The field of low-altitude wireless networks and edge computing is rapidly evolving, with a focus on improving task offloading, resource allocation, and security. Researchers are exploring innovative solutions, such as graph attention diffusion, reinforcement learning, and generative AI, to optimize network performance and efficiency. Notable papers in this area include proposals for joint task offloading and resource allocation, resilient communication for avalanche response, and RL-based adaptive task offloading.
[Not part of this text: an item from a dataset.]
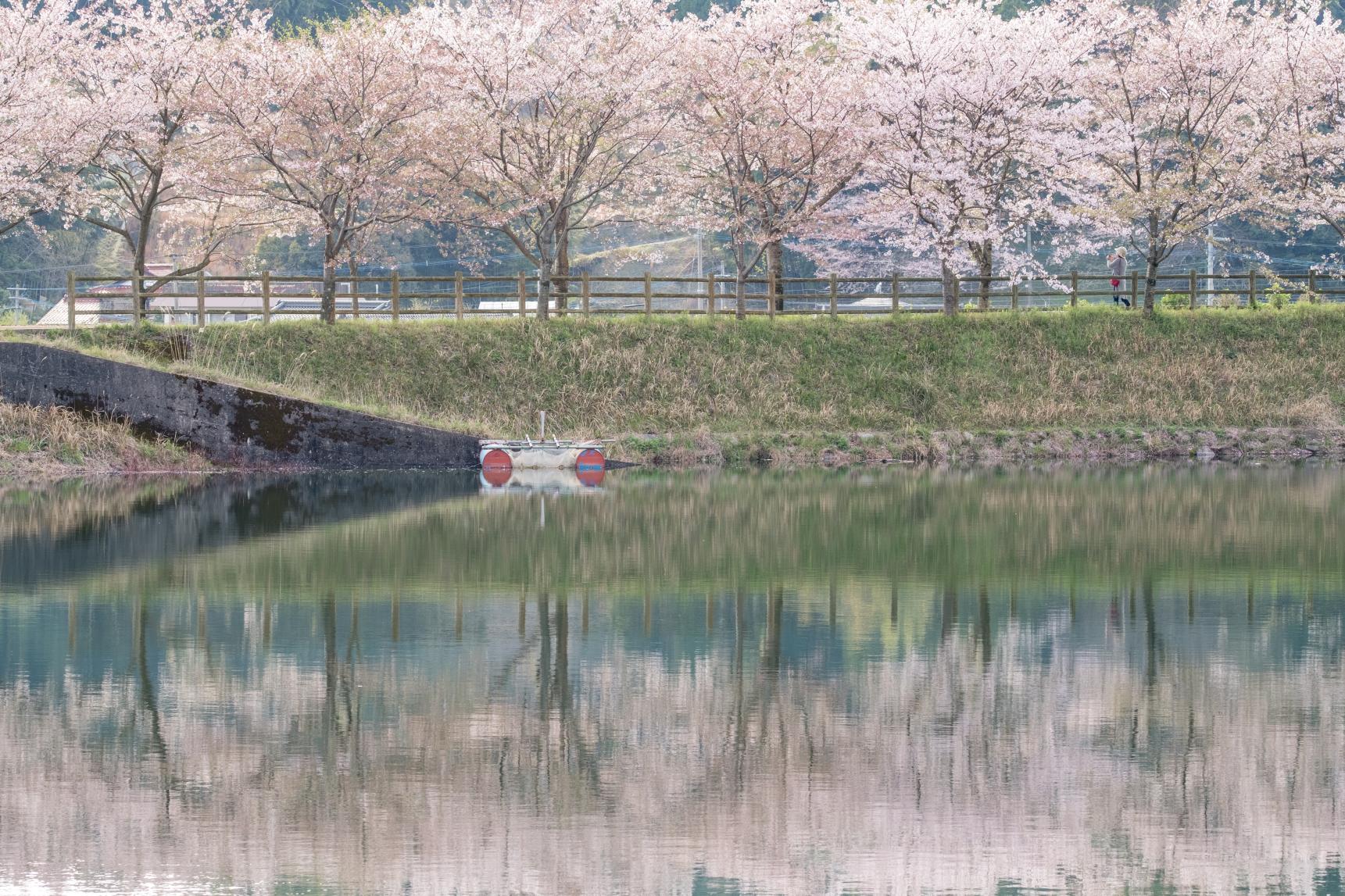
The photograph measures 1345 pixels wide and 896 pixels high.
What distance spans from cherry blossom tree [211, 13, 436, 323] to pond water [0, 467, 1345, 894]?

These advancements have the potential to significantly enhance the capabilities of low-altitude wireless networks and edge computing systems.
Noteworthy papers:
- Joint Task Offloading and Resource Allocation in Low-Altitude MEC via Graph Attention Diffusion: proposes a graph attention diffusion-based solution generator for joint task offloading and resource allocation.
- Generative AI-enhanced Low-Altitude UAV-Mounted Stacked Intelligent Metasurfaces: investigates a novel UAV-mounted stacked intelligent metasurfaces assisted communication system and proposes a generative AI-based hybrid optimization algorithm.
- Vision-Aided ISAC in Low-Altitude Economy Networks via De-Diffused Visual Priors: proposes a vision-aided integrated sensing and communication framework for UAV-assisted access systems, utilizing De-Diffusion models to extract compact semantic tokens.